The City Council’s Health Committee will consider a grab bag of proposals–from coyote management to regulating tanning bed usage and body piercings. But no action will be taken on an ordinance from Ald. Jason Ervin (28) that was introduced back in January to increase staffing and new managed care contracts at the city’s existing mental health clinics, or several introductions from Ald. Raymond Lopez (15) regarding the city’s Animal Care and Control policies–including on euthanasia and impoundment.

On today’s agenda:

  • Coyote Management: An ordinance requiring more humane handling of wild coyotes from Ald. Brian Hopkins (2) calls for the city’s Department of Animal Care and Control “utiliz[e] education and humane hazing methods as primary methods and using lethal force only in the event of an incident or an attack” when dealing with coyotes in the city. Some have been spotted as far south as Streeterville. Hopkins argues the animals are effective pest managers and generally stay away from humans.

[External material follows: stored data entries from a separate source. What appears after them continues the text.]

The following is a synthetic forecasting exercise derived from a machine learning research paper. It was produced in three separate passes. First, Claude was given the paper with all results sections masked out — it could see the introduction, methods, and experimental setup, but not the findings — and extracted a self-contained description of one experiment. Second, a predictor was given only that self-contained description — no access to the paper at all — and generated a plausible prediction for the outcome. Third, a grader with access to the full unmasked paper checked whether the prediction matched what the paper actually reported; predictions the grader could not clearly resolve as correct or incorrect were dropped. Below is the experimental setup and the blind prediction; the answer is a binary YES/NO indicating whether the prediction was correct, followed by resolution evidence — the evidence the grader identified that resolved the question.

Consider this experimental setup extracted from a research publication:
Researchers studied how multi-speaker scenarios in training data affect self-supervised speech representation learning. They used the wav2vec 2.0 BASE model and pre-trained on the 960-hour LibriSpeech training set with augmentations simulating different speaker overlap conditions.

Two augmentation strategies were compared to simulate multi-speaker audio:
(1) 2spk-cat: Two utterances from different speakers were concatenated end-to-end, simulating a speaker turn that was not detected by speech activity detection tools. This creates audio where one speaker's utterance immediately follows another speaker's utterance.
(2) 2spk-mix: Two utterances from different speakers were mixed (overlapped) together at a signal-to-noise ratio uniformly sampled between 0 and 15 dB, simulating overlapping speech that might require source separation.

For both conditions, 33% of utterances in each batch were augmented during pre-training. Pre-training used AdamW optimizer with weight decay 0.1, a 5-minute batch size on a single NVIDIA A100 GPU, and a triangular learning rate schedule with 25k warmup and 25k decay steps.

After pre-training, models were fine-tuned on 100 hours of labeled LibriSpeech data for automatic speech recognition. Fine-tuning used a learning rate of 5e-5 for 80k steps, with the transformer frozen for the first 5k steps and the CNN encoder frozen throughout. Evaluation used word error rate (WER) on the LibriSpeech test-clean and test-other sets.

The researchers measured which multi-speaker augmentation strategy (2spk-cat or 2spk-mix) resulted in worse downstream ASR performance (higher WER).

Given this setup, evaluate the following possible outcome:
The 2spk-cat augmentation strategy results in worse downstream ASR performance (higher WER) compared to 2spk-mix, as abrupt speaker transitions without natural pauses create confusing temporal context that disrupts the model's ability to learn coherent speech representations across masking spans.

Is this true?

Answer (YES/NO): YES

  • Self-inspection penalties for restaurants: A municipal code amendment submitted by the mayor would change penalties for restaurants the city considers low-risk for health code violations (ones that primarily sell beverages or pre-packaged foods, requiring no or minimal food handling or preparation). Low-risk restaurants are allowed to self-inspect and report back to the city. This ordinance adds a provision that would immediately suspend the restaurant’s license for failure to submit that report on time, “pending resolution of the failure to the commissioner’s satisfaction.”
  • Tanning, Body Piercing: First proposed by Mayor Emanuel in December 2015, the ordinance would ban those under 18 from using tanning salons, allow anyone 18 and up to get tattoos, and require those under 18 who would like to get an oral piercing (the ordinance doesn’t designate lip or tongue) to have a parent sign an official form issued by Public Health Commissioner Julie Morita. Those 18 and up are already allowed to get tattooed in the state. Some parlors ignore city code (or reportedly, don’t know it exists) and allow younger customers to get inked.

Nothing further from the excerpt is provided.